* _Consigne de l’exercice_: Reproduisez mot pour mot le passage du texte consacré à Valeria Degl’Innocenti, en commençant par « Le sous secrétaire » et en allant jusqu’à « à nos vies. ».

* _Texte du document_:
----------

Le sous secrétaire d’Etat italien aux Affaires étrangères, Vincenzo Amendola , outre sa déclaration sur la nécessité de mettre en exergue les relations exemplaires entre le Maroc et l’Italie, a rendu un hommage appuyé à Valeria Degl’Innocenti qui incarne l’exemple d’une émigration à l’inverse, de l’Italie au Maroc et qui a su conférer à l’amitié entre les deux peuples une dimension humaniste exceptionnelle. Elle est aujourd’hui à nos mémoires ce que le souffle est à nos vies.

Pour sa part, Karima Moual, directrice du site maroccoggi.it , journaliste et éditorialiste à la Stampa, estime que « l’histoire de Valeria illustre à elle seule l’épopée d’une immigration difficile, un témoignage puissant et poignant sur une époque tourmentée par la guerre et les totalitarismes ». Elle s’interroge avec coeur : «  Pourquoi Valeria nous marque-t-elle et nous plait-elle tant ? Parce qu’elle a vécu quelque chose de vrai et d’authentique. Nous qui constituons une importante communauté étrangère – soit la première en Italie avec 600.000 -, comptant des entrepreneurs, des étudiants, des travailleurs, des familles, devrions nous inspirer de l’exemple de cette femme ».

----------

* _Extraits de données_:
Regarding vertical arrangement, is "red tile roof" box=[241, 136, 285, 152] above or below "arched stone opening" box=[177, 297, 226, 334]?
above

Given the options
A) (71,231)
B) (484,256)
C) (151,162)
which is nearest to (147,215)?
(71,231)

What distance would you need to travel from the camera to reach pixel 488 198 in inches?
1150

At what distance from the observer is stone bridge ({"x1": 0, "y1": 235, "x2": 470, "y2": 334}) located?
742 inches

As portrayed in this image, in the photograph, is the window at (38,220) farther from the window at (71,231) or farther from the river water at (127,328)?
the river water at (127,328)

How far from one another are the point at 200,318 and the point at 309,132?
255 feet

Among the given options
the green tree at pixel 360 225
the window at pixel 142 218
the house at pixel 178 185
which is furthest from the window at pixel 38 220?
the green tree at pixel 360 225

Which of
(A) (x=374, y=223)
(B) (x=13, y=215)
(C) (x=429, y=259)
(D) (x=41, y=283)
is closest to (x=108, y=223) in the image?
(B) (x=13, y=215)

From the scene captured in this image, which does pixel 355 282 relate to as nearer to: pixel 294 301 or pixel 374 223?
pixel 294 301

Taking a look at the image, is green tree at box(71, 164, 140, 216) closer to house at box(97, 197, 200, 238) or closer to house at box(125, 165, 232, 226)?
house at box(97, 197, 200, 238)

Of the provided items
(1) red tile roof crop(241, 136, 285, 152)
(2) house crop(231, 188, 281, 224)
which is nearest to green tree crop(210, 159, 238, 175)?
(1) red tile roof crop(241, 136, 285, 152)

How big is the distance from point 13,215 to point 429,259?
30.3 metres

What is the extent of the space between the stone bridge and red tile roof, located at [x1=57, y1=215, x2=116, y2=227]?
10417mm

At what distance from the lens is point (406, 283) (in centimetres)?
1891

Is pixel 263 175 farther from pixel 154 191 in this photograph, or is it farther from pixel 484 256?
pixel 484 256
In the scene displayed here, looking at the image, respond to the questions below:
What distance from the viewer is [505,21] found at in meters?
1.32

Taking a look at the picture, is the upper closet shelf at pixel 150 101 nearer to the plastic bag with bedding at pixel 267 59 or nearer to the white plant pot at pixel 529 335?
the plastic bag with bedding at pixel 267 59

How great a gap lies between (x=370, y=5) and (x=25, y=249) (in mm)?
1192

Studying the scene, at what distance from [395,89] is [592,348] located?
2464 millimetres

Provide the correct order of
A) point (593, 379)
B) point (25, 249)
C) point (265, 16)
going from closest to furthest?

----------

* _Solution du problème_:
Le sous secrétaire d’Etat italien aux Affaires étrangères, Vincenzo Amendola , outre sa déclaration sur la nécessité de mettre en exergue les relations exemplaires entre le Maroc et l’Italie, a rendu un hommage appuyé à Valeria Degl’Innocenti qui incarne l’exemple d’une émigration à l’inverse, de l’Italie au Maroc et qui a su conférer à l’amitié entre les deux peuples une dimension humaniste exceptionnelle. Elle est aujourd’hui à nos mémoires ce que le souffle est à nos vies.